Learning Sparse Filters in Deep Convolutional Neural Networks with a l1/l2 Pseudo-Norm
This addresses the problem of deploying deep neural networks on resource-limited devices by providing a simpler, more efficient compression method, though it appears incremental as it builds on existing sparsity techniques.
The paper tackles the problem of high memory and computation costs in deep neural networks by introducing a sparsity-inducing regularization term based on an l1/l2 pseudo-norm to reduce filter kernels, resulting in very compact models without iterative retraining. Experimental results on MNIST and CIFAR-10 show significant filter reduction in models like LeNet and VGG while maintaining or improving accuracy, outperforming other methods like l1, l2, SSL, NISP, and GAL in sparsity-accuracy trade-offs.

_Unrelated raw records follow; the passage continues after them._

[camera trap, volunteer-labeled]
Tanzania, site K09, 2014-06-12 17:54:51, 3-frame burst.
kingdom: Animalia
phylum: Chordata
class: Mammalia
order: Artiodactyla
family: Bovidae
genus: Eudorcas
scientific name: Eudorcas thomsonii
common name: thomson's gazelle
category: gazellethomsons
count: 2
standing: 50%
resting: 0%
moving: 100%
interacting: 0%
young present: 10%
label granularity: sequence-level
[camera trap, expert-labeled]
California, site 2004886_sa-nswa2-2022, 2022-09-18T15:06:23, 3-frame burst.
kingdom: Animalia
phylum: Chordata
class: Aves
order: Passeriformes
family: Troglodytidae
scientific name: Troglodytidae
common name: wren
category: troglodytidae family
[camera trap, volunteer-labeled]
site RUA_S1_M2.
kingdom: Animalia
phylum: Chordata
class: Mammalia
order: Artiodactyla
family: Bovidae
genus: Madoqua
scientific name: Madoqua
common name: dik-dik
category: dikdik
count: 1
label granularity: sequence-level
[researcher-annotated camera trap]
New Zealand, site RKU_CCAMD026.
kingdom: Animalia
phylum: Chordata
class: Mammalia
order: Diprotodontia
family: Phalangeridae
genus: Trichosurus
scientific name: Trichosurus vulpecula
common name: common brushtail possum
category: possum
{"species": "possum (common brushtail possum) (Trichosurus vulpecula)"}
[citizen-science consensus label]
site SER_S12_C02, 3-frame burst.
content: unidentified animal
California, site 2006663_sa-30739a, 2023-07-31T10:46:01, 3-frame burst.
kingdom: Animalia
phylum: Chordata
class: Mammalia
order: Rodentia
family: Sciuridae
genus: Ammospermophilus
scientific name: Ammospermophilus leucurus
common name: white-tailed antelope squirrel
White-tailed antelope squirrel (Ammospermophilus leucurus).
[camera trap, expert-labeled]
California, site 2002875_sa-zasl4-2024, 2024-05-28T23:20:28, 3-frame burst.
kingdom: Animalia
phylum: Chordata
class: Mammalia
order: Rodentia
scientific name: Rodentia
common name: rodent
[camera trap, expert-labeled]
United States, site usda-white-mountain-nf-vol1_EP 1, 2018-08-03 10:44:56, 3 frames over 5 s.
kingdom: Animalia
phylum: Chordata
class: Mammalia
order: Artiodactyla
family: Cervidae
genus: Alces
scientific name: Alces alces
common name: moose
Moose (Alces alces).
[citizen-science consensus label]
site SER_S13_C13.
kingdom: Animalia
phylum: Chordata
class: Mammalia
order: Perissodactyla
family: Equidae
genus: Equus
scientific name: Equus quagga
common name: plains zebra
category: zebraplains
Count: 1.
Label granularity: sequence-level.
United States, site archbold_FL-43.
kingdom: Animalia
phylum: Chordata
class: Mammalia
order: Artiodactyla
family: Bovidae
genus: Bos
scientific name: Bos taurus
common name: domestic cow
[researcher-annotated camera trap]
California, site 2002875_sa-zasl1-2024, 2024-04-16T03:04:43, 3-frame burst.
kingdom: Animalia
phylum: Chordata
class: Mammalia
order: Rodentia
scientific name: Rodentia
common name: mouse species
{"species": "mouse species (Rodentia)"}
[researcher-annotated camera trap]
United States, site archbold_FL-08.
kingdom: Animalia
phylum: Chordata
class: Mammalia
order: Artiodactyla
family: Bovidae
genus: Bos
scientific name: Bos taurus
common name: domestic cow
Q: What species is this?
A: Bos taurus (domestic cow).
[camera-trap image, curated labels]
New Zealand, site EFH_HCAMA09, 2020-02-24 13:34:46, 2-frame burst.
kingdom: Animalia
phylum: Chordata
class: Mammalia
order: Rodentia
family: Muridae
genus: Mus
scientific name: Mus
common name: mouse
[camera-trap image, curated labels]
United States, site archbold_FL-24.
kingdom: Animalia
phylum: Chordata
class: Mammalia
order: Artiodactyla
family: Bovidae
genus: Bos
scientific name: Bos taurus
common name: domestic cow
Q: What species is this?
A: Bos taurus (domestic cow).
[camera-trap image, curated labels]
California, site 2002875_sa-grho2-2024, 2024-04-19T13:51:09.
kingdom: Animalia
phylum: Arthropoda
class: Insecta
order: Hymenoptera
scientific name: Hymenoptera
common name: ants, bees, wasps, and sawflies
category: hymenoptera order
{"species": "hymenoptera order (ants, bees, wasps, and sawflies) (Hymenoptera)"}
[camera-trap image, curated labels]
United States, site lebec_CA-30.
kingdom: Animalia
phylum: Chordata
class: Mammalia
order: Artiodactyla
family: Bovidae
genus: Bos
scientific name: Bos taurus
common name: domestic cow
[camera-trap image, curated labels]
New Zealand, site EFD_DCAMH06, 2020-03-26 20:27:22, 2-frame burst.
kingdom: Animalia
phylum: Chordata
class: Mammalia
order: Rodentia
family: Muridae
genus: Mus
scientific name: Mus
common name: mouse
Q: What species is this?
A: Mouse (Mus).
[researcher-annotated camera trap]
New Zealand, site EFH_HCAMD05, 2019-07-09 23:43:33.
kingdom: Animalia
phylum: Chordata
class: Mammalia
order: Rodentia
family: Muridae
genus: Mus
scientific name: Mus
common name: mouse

While deep neural networks (DNNs) have proven to be efficient for numerous tasks, they come at a high memory and computation cost, thus making them impractical on resource-limited devices. However, these networks are known to contain a large number of parameters. Recent research has shown that their structure can be more compact without compromising their performance. In this paper, we present a sparsity-inducing regularization term based on the ratio l1/l2 pseudo-norm defined on the filter coefficients. By defining this pseudo-norm appropriately for the different filter kernels, and removing irrelevant filters, the number of kernels in each layer can be drastically reduced leading to very compact Deep Convolutional Neural Networks (DCNN) structures. Unlike numerous existing methods, our approach does not require an iterative retraining process and, using this regularization term, directly produces a sparse model during the training process. Furthermore, our approach is also much easier and simpler to implement than existing methods. Experimental results on MNIST and CIFAR-10 show that our approach significantly reduces the number of filters of classical models such as LeNet and VGG while reaching the same or even better accuracy than the baseline models. Moreover, the trade-off between the sparsity and the accuracy is compared to other loss regularization terms based on the l1 or l2 norm as well as the SSL, NISP and GAL methods and shows that our approach is outperforming them.